▶ _Gekozen fragment_:
Ik ben een kei in stoppen met doen, stoppen met gedrag, stoppen met ondernemingen, eigenlijk kun je het zo gek niet bedenken of ik kan er mee stoppen of weer aan beginnen om er vervolgens mee te stoppen.
Nu vind ik dat je met je kwaliteiten altijd iets moet doen, dus ben ik gaan nadenken op welke manier ik deze eigenschap in kan zetten op een positieve manier.
En vanochtend had ik het ineens.
Ik heb meteen de dichtstbijzijnde school gebeld om mij aan te melden als klaar-over-moeder. Mijns inzien een beroep waarbij je goed moet kunnen stoppen.
Ook het stoppen van sokken heeft nog de revue gepasseerd, maar alle naaiateliers nemen alleen all-round-naaisters aan, er is geen geld voor specialiteiten.
Nu ben ik geen moeder, maar met enige overredingskracht van mij kant en het waarschijnlijk chronisch te kort aan klaar-overs op de desbetreffende school kon ik vanmiddag al beginnen!
Dus stapte ik in mijn nieuwe hippe oranje vest op de fiets.
Overigens is het fietsen met een klaar-over-bordje (ja, als ik het doe, doe ik het goed) nog een hele kunst, het ding zwiepert alle kanten op, slaat de mensen voor je op hun kont als je bij het stoplicht staat of prikt jezelf in je buik wanneer je dit probeert te voorkomen.
Gelukkig kwam ik nog in originele staat aan bij de mij toegewezen oversteekplaats.

▶ _Uit de dataset_:
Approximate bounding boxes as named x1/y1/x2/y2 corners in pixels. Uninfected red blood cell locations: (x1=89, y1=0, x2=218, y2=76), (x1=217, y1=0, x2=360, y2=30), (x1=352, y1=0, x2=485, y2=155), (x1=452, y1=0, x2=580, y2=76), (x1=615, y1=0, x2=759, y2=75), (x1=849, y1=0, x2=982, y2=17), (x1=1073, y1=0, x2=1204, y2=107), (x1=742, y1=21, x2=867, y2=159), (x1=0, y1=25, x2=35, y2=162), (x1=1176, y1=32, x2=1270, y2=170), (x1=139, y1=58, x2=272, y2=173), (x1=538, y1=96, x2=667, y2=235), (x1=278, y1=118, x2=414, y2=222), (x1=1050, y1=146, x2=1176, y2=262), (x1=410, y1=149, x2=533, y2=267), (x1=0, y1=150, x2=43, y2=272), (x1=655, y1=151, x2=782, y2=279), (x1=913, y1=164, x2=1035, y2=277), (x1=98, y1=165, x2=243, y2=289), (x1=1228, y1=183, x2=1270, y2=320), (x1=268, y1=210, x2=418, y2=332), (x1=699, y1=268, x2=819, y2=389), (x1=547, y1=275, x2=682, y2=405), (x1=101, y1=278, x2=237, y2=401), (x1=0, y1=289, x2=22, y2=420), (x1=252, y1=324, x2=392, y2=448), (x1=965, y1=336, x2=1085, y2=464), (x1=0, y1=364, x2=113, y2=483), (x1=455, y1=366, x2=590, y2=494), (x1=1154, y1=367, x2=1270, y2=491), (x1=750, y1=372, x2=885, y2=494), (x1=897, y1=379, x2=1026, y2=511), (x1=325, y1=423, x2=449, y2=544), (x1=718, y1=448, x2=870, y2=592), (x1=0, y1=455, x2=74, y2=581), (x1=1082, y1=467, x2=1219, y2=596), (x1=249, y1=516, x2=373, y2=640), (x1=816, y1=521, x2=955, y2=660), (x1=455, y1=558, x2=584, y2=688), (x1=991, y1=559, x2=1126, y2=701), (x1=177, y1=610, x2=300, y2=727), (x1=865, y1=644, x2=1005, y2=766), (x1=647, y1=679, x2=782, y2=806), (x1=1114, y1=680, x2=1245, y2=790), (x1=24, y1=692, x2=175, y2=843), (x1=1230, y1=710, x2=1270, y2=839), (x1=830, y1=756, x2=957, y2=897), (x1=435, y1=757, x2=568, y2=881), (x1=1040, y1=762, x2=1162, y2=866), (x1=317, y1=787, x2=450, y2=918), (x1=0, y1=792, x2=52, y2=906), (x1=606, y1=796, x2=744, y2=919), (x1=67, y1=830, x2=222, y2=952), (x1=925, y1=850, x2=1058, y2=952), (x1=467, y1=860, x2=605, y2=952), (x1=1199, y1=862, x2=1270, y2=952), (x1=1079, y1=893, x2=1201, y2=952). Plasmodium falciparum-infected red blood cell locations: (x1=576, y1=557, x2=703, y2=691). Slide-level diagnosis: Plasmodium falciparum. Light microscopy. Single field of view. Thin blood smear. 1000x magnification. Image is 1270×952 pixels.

▶ _Opdrachten_:
1. Beantwoord de volgende vragen over het fragment over stoppen.
(a) Wie belde de schrijver vanochtend meteen op, en waarvoor?
(b) Waarom ging het stoppen van sokken niet door?
(c) Welke kleur had het nieuwe vest?
2. Schrijf het fragment over stoppen verder, vanaf het moment dat de schrijver bij de oversteekplaats aankomt.

▶ _Antwoorden per opdracht_:
1.
(a) De dichtstbijzijnde school, om zich aan te melden als klaar-over-moeder.
(b) Alle naaiateliers nemen alleen all-round-naaisters aan; er is geen geld voor specialiteiten.
(c) Oranje.

2.
Zo heb ik dus vanmiddag mooi even het leven gered van zeker 120 kinderen. En ik kan je vertellen: dat is geen pretje…
De kinderen lachten mij vierkant uit, wegens mijn mooie oranje vest.
“Ja lach maar…” zei ik en zij lachten nog harder, ik heb toch een bepaald overwicht op die koters.
“als jullie er ooit achter komen wat jullie kwaliteiten zijn dan piep je wel anders.” Waarop de kleine mensjes als muizen begonnen te piepen en ik mijn natuurlijk overwicht nu zelf ook als vorm van indoctrinatie ging beschouwen.
Toch ging ik stug door met het afwisselend tegenhouden en doorlaten van auto’s. Waarom weet ik niet, maar net begonnen aan mijn nieuwe baan kreeg ik van de automobilisten meteen een nieuwe baan aangeboden als ‘meisje van plezier’, daar kwam het ongeveer op neer. Ik kon natuurlijk niet alles verstaan aangezien sommigen ook stug hun raam dicht hielden tijdens het roepen.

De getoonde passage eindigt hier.